The current agenda includes a catch-all of social development initiatives which are worthy and valuable yet don’t require hemispheric agreement at the leaders’ level. At the same time, an agreement to “end poverty,” for example, in the midst of a global economic crisis, is unlikely to be effective. Similarly, provisions to “promote private sector development, diversify economic activity, improve competitiveness, and strengthen economic integration,” which are in fact desperately needed in the current circumstances, fly in the face of ongoing actions across South America. It’s possible, of course, that such provisions are purely hortatory, but if they are, they do little but develop unrealistic expectations encouraging cynicism about the Summit process itself.

With this in mind, the Summit agenda should focus on those areas where hemispheric agreement can be achieved for meaningful results. Financial coordination and recovery, energy and climate change should be top priorities.

Sure, Latin America did not cause the financial meltdown, but the region is caught up in its wake. Hemispheric coordination to spur recovery would be an appropriate response. Consultation on regional financial policies, keeping markets open, and working together to open markets further through conclusion of the Doha negotiations would be an important place to begin.

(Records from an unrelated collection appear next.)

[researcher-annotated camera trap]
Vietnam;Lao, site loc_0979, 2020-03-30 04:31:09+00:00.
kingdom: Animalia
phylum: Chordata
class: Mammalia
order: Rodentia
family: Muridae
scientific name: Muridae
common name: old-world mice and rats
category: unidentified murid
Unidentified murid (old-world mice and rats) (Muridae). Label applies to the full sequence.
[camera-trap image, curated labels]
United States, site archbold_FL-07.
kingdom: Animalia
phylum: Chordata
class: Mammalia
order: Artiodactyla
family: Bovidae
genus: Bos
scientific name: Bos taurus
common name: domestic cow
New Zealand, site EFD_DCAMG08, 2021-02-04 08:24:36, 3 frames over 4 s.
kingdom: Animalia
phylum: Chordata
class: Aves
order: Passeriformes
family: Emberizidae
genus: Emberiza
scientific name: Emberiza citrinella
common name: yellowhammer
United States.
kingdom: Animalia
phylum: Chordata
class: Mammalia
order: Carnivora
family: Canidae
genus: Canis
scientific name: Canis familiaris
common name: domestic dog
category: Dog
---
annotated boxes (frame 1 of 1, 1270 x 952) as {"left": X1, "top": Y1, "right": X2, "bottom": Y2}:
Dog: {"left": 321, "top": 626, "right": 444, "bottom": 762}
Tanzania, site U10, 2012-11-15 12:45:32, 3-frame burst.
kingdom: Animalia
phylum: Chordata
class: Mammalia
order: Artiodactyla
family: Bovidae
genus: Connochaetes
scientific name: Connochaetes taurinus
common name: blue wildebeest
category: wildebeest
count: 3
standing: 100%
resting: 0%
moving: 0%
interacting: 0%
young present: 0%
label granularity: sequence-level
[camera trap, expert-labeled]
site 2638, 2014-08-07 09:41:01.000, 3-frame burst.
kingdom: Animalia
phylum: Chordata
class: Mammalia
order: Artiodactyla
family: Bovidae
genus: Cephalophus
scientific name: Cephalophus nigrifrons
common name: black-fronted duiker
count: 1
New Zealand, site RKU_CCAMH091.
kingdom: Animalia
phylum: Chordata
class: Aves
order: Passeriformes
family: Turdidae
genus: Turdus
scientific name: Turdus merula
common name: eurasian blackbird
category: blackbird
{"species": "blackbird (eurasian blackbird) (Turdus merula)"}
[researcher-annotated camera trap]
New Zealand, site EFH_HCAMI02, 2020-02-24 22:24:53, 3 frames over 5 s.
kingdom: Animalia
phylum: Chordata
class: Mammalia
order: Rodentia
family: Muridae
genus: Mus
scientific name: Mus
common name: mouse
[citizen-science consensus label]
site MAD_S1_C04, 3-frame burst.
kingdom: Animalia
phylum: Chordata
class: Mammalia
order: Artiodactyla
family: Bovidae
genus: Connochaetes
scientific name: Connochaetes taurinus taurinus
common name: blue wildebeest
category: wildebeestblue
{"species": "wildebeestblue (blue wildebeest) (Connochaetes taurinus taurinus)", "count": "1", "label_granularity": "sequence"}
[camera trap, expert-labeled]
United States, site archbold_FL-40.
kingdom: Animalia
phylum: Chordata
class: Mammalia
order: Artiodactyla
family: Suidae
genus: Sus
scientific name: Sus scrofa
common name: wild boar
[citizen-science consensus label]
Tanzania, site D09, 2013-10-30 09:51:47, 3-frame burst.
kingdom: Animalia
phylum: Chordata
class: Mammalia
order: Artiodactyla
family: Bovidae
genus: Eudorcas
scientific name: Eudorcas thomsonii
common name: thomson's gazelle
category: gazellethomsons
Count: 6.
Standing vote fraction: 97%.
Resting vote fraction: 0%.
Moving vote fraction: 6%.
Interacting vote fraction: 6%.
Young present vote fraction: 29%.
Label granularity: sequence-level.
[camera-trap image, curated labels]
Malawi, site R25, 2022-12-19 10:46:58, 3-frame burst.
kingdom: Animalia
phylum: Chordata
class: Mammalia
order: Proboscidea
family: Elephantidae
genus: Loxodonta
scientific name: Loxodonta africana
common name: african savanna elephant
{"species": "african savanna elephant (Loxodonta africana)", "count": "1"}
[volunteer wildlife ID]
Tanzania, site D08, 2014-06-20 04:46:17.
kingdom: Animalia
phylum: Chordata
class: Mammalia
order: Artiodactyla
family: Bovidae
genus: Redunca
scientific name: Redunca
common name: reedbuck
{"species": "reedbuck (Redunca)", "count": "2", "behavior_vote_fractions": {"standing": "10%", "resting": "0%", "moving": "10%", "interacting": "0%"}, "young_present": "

As well, energy and climate change impacts every hemispheric nation directly, and even the United States and Venezuela have a robust relationship in this area. At the same time, the host nation, Trinidad and Tobago, is not just the largest exporter of Liquefied natural gas to the United States, it is also an island nation threatened over time by rising sea levels caused by climate change.

The new U.S. president will want to be seen addressing energy and climate change issues early in his term, and nations such as Brazil and Canada will be more than pleased to come to the table to discuss alternative fuels. Investment climate issues across the hemisphere would be on the table, and the agenda should be expanded to include a greater emphasis on energy infrastructure, connectivity, green technology and enhanced trade in energy products and services. With appropriate follow up, the Trinidad Summit could well produce actions on energy that would, in fact, improve the lives of everyone in the hemispheric community, a top Summit goal.

That changes the purpose of the Summit, of course, from an effort to forge a common, comprehensive hemispheric agenda, to a focus on a more narrow set of achievable goals. Other important issues will face the new U.S. president outside the Summit context, including the need for full throated support for democracy and democratic institutions. Regrettably, anti-democratic actions are intensifying in some countries despite the approval of the Democracy Clause on September 11, 2001. Decertifying opposition political candidates, harassing the independent press, curtailing the activities of human rights activists and other such actions should have no place in a democratic hemisphere. They should be roundly rejected, not just by the United States, but by others who aspire to leadership in the hemisphere, too.

The same is true for one of the most complicating and potentially destabilizing issues now facing the region: the growing presence of external actors including Russia, Iran, and global reach terrorists such as Hezbollah. Persistent and patient diplomacy with friends and allies to establish a norm of responsible behavior will go a long way toward establishing expectations for regional engagement and interaction. In the past, this would have been done as part of the Summit. It must now be achieved on a separate track.

The truth is, the original Summit of the Americas was called in 1994 when the Cold War had just ended, democracy in the Americas was emergent, trade agreements including the Free Trade Area of the Americas were seen as the most effective way to encourage broad-based development and partnership with the United States was actively courted by most hemispheric leaders and people. No longer. The world has changed. To remain an important part of the new president’s hemispheric tool kit, the next Summit must successfully build hemispheric confidence and address the most pressing concerns.